Op werkdagen voor 23:00 besteld, morgen in huis Gratis verzending vanaf €20

Recensie

Het merk mens

Het zijn verwarrende tijden voor Het Merk. Er zijn nog steeds genoeg marketeers die beweren dat Het Merk het meest waardevolle bezit is van iedere onderneming. Maar er is ook scepsis en die klinkt luider en luider. Met name het huidige merkdenken zou ontoereikend zijn; te opportunistisch, al wordt dat niet met zoveel woorden gezegd. 

Bert Peene | 15 april 2008 | 3-5 minuten leestijd

Bij ons is het vooral Roland van Kralingen die in zijn boek 'De groeimotor' de alarmklok luidt. Het merk is volgens hem teveel afgestemd op consumentenwensen. Logisch, roept nu iedereen die zijn marketingklassiekers kent. Nee, schrijft Van Kralingen, dat is niet zo; in elk geval werkt die benadering niet langer. Positionering moet veel meer van binnenuit gebeuren. Het merk moet gebaseerd zijn op de identiteit van de onderneming. Natuurlijk moet deze voldoende aansluiten bij wat er onder de mensen leeft, maar positionering 3.0, de nieuwste fase in merkontwikkeling, begint in het bedrijf zelf. Want je identiteit is uniek en dus niet (zo gemakkelijk) te kopiëren. Ik vind dat een aansprekende zienswijze.
• • • • •
*OPDRACHT 1*:
In welk boek luidt Roland van Kralingen volgens de recensie van Het merk mens de alarmklok?
*OPDRACHT 2*:
Geef letterlijk het stuk uit de recensie van Het merk mens weer dat begint bij de woorden "Het merk mens" en eindigt na "zoveel woorden gezegd.".
*OPDRACHT 3*:
Schrijf de recensie van Het merk mens verder, te beginnen na de laatste zin.

*AANGELEVERDE REGELS*:
• • • • •
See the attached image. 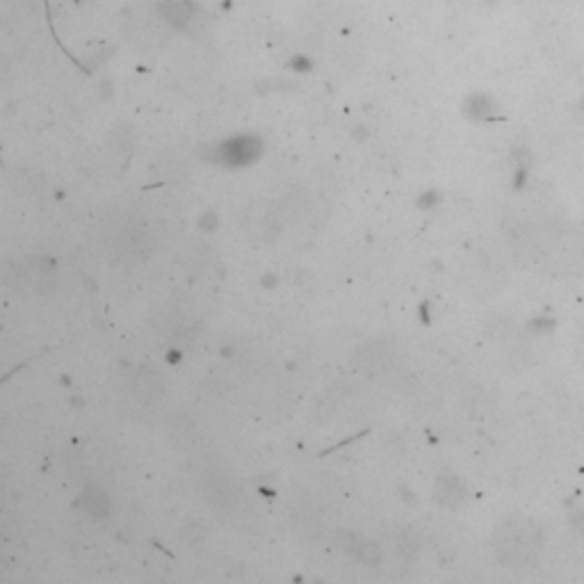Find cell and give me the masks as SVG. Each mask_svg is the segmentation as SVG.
Masks as SVG:
<instances>
[{"instance_id":"6da1fadb","label":"cell","mask_w":584,"mask_h":584,"mask_svg":"<svg viewBox=\"0 0 584 584\" xmlns=\"http://www.w3.org/2000/svg\"><path fill=\"white\" fill-rule=\"evenodd\" d=\"M493 550L507 569H528L539 559L541 532L528 518L514 516L498 525Z\"/></svg>"},{"instance_id":"7a4b0ae2","label":"cell","mask_w":584,"mask_h":584,"mask_svg":"<svg viewBox=\"0 0 584 584\" xmlns=\"http://www.w3.org/2000/svg\"><path fill=\"white\" fill-rule=\"evenodd\" d=\"M128 386H130V393H133V397L139 402V404H153V402L158 400L160 393H162L158 374L149 372V370H137V372H133Z\"/></svg>"},{"instance_id":"3957f363","label":"cell","mask_w":584,"mask_h":584,"mask_svg":"<svg viewBox=\"0 0 584 584\" xmlns=\"http://www.w3.org/2000/svg\"><path fill=\"white\" fill-rule=\"evenodd\" d=\"M342 544H345V550H347L349 555L356 557L358 562H363V564H379L381 553H379V548H377L370 539L361 537V534L347 532V534H342Z\"/></svg>"},{"instance_id":"277c9868","label":"cell","mask_w":584,"mask_h":584,"mask_svg":"<svg viewBox=\"0 0 584 584\" xmlns=\"http://www.w3.org/2000/svg\"><path fill=\"white\" fill-rule=\"evenodd\" d=\"M464 493L459 489V482L452 480V477H443V480L436 484V500H441L443 505L448 507H457L461 503Z\"/></svg>"},{"instance_id":"5b68a950","label":"cell","mask_w":584,"mask_h":584,"mask_svg":"<svg viewBox=\"0 0 584 584\" xmlns=\"http://www.w3.org/2000/svg\"><path fill=\"white\" fill-rule=\"evenodd\" d=\"M85 503H87V509H94V514H101L103 509H108V498L103 496L101 491H96V489H89L85 493Z\"/></svg>"}]
</instances>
• • • • •
*ANTWOORD 1*:
In 'De groeimotor'.

*ANTWOORD 2*:
Het merk mens

Het zijn verwarrende tijden voor Het Merk. Er zijn nog steeds genoeg marketeers die beweren dat Het Merk het meest waardevolle bezit is van iedere onderneming. Maar er is ook scepsis en die klinkt luider en luider. Met name het huidige merkdenken zou ontoereikend zijn; te opportunistisch, al wordt dat niet met zoveel woorden gezegd.

*ANTWOORD 3*:
Dan verschijnt er, niet veel later, weer een boek over de toekomst van het merk: 'Het merk mens – consumenten grijpen de macht', en daarin lijkt de Brusselse merk- en communicatiestrateeg Fons van Dyck compleet de vloer aan te vegen met Van Kralingens ideeën. Volgens van Dyck is de kloof tussen het merk en zijn klanten aan het begin van de eenentwintigste eeuw breder dan ooit en heeft dat grote gevolgen. 'Alleen de merken die zich openstellen voor een nieuw type consument zullen in de eenentwintigste eeuw overleven', schrijft hij. 'De rol van merken zal anders zijn dan voorheen, want de consument is sterk veranderd. De consument heeft de macht.' Dat is nog eens andere koek.

In het eerste deel van zijn boek schetst Van Dyck de 'onderbouw' van de huidige tijdgeest. Hij onderzoekt de stuwende kracht die uitgaat van technologie, economie en psychologie van mensen – lees: consumenten – en hun onderlinge wisselwerking en aansturing. Het blijkt, in Van Dycks zienswijze althans, dat de wortels van de huidige tijdgeest in de jaren zeventig van de vorige eeuw gezocht moeten worden. Toen werd alles anders.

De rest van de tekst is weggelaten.